In addition to interannual and daily to weekly variability driven by climatological factors, there were large fluctuations in surface nutrient and chlorophyll a concentrations and cell abundance over diurnal timescales during blooms. During the P. minimum bloom that was sampled six times over a 24-h period, Chl a and cell abundances varied by 2 to 3 orders of magnitude between early afternoon and midnight (Table 3). This could have been due to vertical migration of cells, fine-scale patchiness, tidal advection, or a combination of these. P. minimum is known to vertically migrate at rapid rates (Olsson and Granéli 1991). Regardless of the reason for this variability, these large fluctuations on such short timescales have important implications for water quality management and monitoring programs aimed at assessing water quality. The federal Environmental Protection Agency in the USA requires states to develop nutrient criteria for surface waters. In Virginia, the Department of Environmental Quality has established river segment- and season-specific numeric Chl a standards (currently 10–12 μg L−1 in the meso- and polyhaline segments of the lower James River estuary) that will be used to set total maximum daily loads to meet federal water quality requirements. To assess long-term status and trends of Chl a in the estuary, the Virginia Chesapeake Bay Monitoring Program samples fixed stations, monthly, in fair weather, during the day. However, in the present study we observed interannual, seasonal, daily, and even diurnal variability in algal biomass that was not captured in the monthly monitoring records compiled over a decade (Fig. 9). Together, these results suggest that in dynamic systems such as the Lafayette River estuary, where ephemeral blooms exert short-term variability far in excess of that reported from routine monthly monitoring, better assessment tools are necessary to assess water quality impairments.
Fig. 9

Monthly monitoring data from the Chesapeake Bay Monitoring Program from 2000 to 2010. Insets are from daily sampling conducted during late Summer/Fall 2005 and Spring 2006 and a diurnal study conducted during a P. minimum bloom on April 30–May 1, 2003

Nutrient Concentrations

Concentrations of DIN and DON were also highly variable over weekly, daily, and diurnal timescales, as has been observed in this system previously (Table 4; Egerton et al. 2014; Morse et al. 2014). This is likely because nutrient loading is highly sporadic and closely related to tidal cycles and freshwater inputs from rainfall, storms, and coastal flooding (Gilbert et al. 2005; Filippino et al. 2017). As for algal biomass, short-term variability in nutrient concentrations may be greater than that observed in low frequency (e.g., monthly) monitoring data.
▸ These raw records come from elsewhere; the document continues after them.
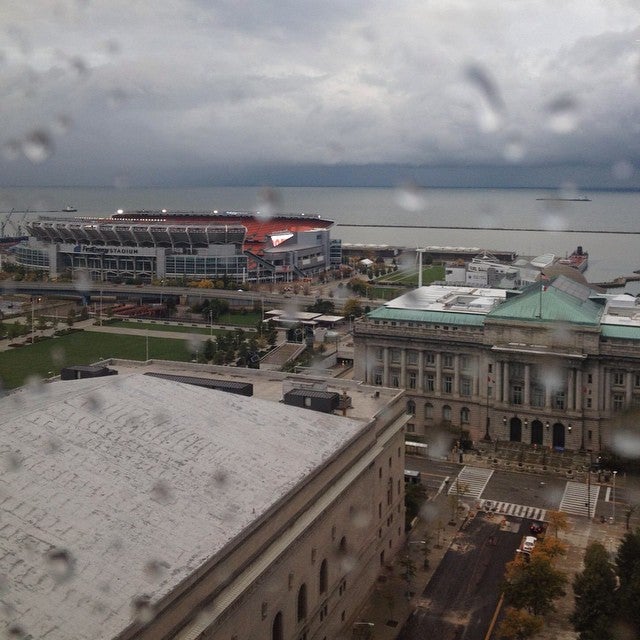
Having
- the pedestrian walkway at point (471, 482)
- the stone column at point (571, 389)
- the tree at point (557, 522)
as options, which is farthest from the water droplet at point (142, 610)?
the stone column at point (571, 389)

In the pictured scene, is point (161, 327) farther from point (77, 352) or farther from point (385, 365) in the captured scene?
point (385, 365)

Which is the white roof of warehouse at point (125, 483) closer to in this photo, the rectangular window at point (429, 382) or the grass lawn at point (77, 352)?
the rectangular window at point (429, 382)

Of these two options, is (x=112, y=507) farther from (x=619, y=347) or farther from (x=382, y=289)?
(x=382, y=289)

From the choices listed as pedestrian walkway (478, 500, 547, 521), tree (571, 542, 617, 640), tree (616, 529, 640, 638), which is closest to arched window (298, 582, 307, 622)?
tree (571, 542, 617, 640)

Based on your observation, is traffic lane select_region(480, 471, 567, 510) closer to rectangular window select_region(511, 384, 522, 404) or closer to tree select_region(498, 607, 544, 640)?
rectangular window select_region(511, 384, 522, 404)

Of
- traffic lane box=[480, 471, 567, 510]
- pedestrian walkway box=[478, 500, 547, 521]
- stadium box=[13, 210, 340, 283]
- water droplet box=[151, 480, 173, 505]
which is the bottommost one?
pedestrian walkway box=[478, 500, 547, 521]
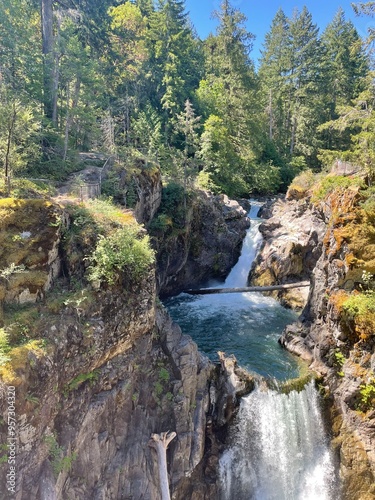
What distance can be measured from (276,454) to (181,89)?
29325mm

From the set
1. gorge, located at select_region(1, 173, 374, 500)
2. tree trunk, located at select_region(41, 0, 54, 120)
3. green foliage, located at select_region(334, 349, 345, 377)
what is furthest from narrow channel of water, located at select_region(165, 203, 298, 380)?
tree trunk, located at select_region(41, 0, 54, 120)

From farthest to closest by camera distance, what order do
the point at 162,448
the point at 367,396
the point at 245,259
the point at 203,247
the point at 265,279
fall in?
1. the point at 245,259
2. the point at 203,247
3. the point at 265,279
4. the point at 367,396
5. the point at 162,448

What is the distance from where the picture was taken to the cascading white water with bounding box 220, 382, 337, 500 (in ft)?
35.2

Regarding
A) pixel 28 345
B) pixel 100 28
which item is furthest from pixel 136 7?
pixel 28 345

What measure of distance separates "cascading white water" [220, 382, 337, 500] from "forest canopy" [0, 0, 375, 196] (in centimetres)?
1133

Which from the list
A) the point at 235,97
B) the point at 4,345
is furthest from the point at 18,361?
the point at 235,97

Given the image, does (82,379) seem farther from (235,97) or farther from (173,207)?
(235,97)

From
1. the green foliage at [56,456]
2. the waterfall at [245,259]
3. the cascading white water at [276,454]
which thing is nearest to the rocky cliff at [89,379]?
the green foliage at [56,456]

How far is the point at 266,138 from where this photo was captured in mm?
34688

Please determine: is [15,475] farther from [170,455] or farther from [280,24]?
[280,24]

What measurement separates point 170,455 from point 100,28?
30110mm

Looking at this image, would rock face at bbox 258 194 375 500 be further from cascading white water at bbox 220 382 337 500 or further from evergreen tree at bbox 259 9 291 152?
evergreen tree at bbox 259 9 291 152

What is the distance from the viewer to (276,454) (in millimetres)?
→ 11055

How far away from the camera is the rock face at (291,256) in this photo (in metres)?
18.9
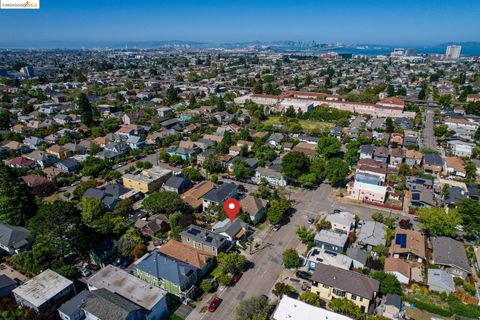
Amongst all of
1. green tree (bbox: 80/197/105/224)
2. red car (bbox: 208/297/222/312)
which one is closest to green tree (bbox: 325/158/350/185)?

While highly variable, DOC concentrations peaked in late summer (Table 2), similar to what was observed in a mid-Atlantic coastal bay with a long residence time and prone to brown tide blooms (Simjouw et al. 2004; Mulholland et al. 2009a, b, Boneillo and Mulholland 2014). Residence times of 1 to 4 months have been estimated for the Lafayette River, depending interannual variability in freshwater inputs (White 1972), and this long residence time may facilitate the accumulation of organic matter in this watershed, particularly in 2002 when rainfall was low in the region. Accumulation of organic matter in estuaries can be a source of nutrients fueling future water quality impairments even after nutrient loads from the surrounding landscape are reduced and may result in a lag time between load reduction and improvements in water quality.

Nitrogen Uptake

As has been shown in previous interannual comparisons (Boneillo and Mulholland 2014; Bronk et al. 2014), there was no single nitrogen compound that could be consistently associated with bloom activity each year (Figs. 3, 4, and 8). During all years, DIN contributed substantially to N demand during both bloom and non-bloom periods, similar to what has been shown in other estuarine and coastal marine systems (Heil et al. 2007; Mulholland and Lomas 2008; Mulholland et al. 2009a, b; Boneillo and Mulholland 2014; Bronk et al. 2014; Moschonas et al. 2017). While not measured in 2002 or 2003, during late Summer and Fall of 2005, NO2 was also a quantitatively large source of N to Gymnodinium sp. and other dinoflagellate-dominated phytoplankton communities (Fig. 8), as was observed during a C. polykrikoides bloom in 2007 (Mulholland et al. 2009b). Nitrite concentrations of up to 10 μM have been measured in the Lafayette estuarine system during late summer (Mulholland et al. 2009b, Morse et al. 2014) and were 5.4 and 6.7 μM on the two dates in September 2005, when uptake rates were measured (data not shown). The accumulation of NO2 is likely due to incomplete nitrification during late summer when there is mixing of NH4+-rich, low oxygen bottom waters with more oxygenated surface waters (McCarthy et al. 1984).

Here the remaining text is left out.